Thanksgiving falls through, for one reason or the other - distance and bad weather and the Wheelers declaring it far too early for reunions. He counts the days until Christmas.

At first, it’s a lot like it used to be at Hawkins, before Nancy. Ghosting the hallways. Keeping his head down; he’s letting his hair grow out, to facilitate it. Eating lunch on the hood of his car when the weather is nice. Hours and hours in the darkroom. There’s one here, if there wasn’t he’s pretty sure he would have lost his mind. After a few weeks of his steady presence one of the regulars asks him if he smokes. When they’re outside, huddled on the bleachers in the fading afternoon light, the guy - Chris - name drops this band, Felt, that he didn’t know about. He’s high and close to happy. He doesn’t bother faking it.

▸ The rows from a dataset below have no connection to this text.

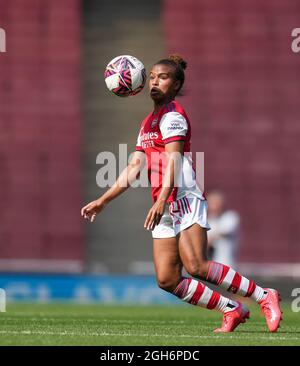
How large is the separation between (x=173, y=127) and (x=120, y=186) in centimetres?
82

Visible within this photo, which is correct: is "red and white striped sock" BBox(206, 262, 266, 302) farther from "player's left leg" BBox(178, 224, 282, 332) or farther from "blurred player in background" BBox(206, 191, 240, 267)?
"blurred player in background" BBox(206, 191, 240, 267)

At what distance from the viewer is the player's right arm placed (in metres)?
8.72

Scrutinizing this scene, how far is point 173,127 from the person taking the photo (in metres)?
8.24

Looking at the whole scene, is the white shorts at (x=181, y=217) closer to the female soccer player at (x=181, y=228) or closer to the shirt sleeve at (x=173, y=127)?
the female soccer player at (x=181, y=228)

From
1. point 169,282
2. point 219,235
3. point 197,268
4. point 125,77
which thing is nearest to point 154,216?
point 197,268

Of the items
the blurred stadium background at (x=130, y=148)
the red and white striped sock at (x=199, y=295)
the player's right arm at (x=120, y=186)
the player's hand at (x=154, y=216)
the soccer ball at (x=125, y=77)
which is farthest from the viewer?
the blurred stadium background at (x=130, y=148)

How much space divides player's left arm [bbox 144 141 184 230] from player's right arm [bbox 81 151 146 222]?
1.98 ft

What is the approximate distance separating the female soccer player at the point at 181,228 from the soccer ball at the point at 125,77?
0.16 meters

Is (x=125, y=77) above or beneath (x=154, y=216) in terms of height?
above

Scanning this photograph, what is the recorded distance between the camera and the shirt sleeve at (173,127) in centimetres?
822

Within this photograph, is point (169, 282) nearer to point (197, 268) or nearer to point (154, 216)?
point (197, 268)

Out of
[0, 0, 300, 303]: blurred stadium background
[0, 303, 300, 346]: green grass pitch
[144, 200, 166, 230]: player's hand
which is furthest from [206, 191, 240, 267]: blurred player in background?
[144, 200, 166, 230]: player's hand

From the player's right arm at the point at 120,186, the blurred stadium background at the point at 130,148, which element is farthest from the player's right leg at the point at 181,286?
the blurred stadium background at the point at 130,148
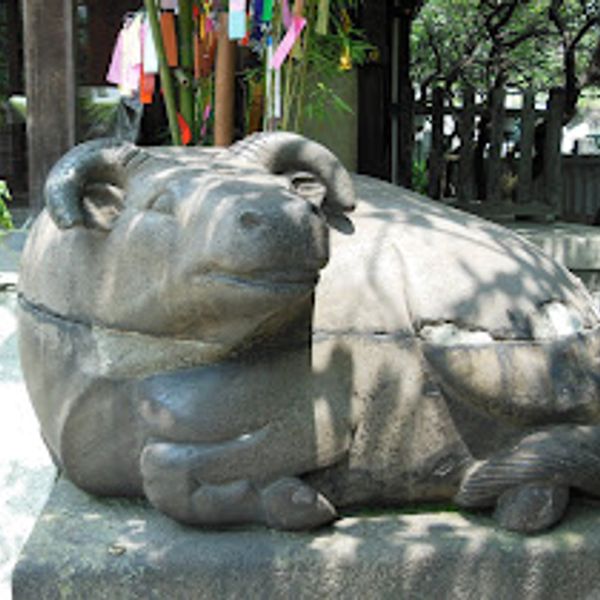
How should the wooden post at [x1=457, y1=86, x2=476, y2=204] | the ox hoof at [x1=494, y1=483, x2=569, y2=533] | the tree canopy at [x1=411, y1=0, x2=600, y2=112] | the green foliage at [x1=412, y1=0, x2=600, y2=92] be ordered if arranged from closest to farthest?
the ox hoof at [x1=494, y1=483, x2=569, y2=533] → the wooden post at [x1=457, y1=86, x2=476, y2=204] → the tree canopy at [x1=411, y1=0, x2=600, y2=112] → the green foliage at [x1=412, y1=0, x2=600, y2=92]

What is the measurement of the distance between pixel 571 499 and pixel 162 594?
100 cm

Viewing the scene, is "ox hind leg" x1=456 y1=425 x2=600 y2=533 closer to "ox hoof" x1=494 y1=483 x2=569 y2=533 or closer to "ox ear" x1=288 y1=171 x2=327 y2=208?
"ox hoof" x1=494 y1=483 x2=569 y2=533

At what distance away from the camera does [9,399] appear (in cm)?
442

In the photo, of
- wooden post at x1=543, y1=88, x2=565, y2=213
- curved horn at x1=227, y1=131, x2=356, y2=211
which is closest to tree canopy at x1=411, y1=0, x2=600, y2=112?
wooden post at x1=543, y1=88, x2=565, y2=213

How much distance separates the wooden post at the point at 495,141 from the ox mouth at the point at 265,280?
19.6ft

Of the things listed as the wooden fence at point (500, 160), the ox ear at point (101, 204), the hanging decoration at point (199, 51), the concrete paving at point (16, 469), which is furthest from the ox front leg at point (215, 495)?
the wooden fence at point (500, 160)

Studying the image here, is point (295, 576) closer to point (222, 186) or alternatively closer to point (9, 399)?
point (222, 186)

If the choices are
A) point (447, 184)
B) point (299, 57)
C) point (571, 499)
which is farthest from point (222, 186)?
point (447, 184)

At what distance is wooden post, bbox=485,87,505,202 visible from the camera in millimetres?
7625

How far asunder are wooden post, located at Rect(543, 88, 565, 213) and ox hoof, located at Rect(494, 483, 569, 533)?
5786 mm

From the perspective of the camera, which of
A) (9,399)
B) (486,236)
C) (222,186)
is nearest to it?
(222,186)

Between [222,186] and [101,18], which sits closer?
[222,186]

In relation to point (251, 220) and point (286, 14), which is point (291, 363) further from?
point (286, 14)

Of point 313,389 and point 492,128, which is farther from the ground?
point 492,128
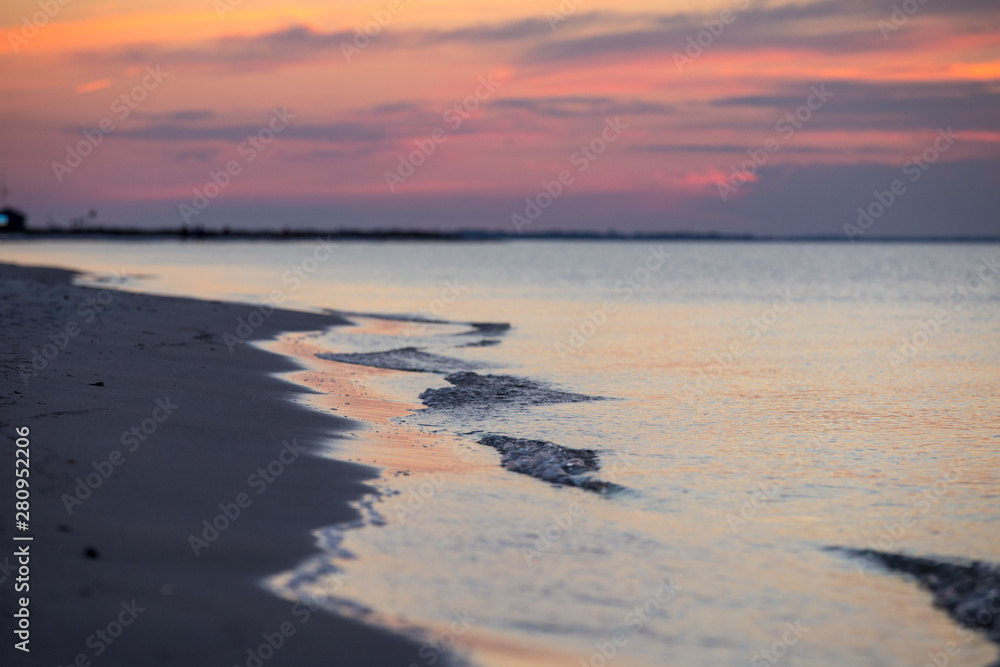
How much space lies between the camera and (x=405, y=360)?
2306 centimetres

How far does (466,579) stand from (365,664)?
181cm

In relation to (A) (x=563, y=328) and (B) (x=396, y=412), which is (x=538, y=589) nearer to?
(B) (x=396, y=412)

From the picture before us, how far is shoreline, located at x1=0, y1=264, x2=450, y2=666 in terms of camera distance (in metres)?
5.64

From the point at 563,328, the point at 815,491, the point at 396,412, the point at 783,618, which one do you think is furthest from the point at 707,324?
the point at 783,618

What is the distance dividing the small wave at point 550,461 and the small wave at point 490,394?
3315 mm

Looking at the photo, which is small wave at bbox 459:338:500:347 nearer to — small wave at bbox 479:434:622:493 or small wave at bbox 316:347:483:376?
small wave at bbox 316:347:483:376

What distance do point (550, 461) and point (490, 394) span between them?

“You think this place is bad, you should see where I come from. What a dump. Metallica, Metallica, Metallica, with some Ratt thrown in for variety,” he jokes. His eyes twitch in guilt that he betrayed Hawkins so readily, the first time someone invites him over to listen to a record. Metallica isn’t bad, per se. They’re good, really good at what they do, in fact. It’s just not his thing.

He takes pictures on his drive to school, on his drive to work. Stopping every half mile or so to search for a noteworthy landmark, a distinctive object or viewpoint that he can capture, that he can develop and mail to Nancy. It’s different here: the landscape, the buildings, the people, the air. He’s not used to it, but he can tolerate it, for a few months.

And he counts: thirteen more days.


Comments

tabaqui: (Default)
[personal profile] tabaqui wrote:
Jul. 11th, 2019 12:28 am (UTC)
Ah, Jonathan.... He *has* done so much, worked so hard, *been there*, in ways so many kids are never asked to be, or are willing to be.

But.

That utter immediacy of the young, when they are sure they will die, the world will end, if this thing happens, or that does not...it all matters so *much*...until it doesn't.

Lovely and heart-achy and ultimately just right. Love it!
nyctanthes: (Dana)
[personal profile] nyctanthes wrote:
Jul. 11th, 2019 12:34 pm (UTC)

Thank you for reading and leaving such a great comment! This is exactly what I was going for, and I'm so glad it came through.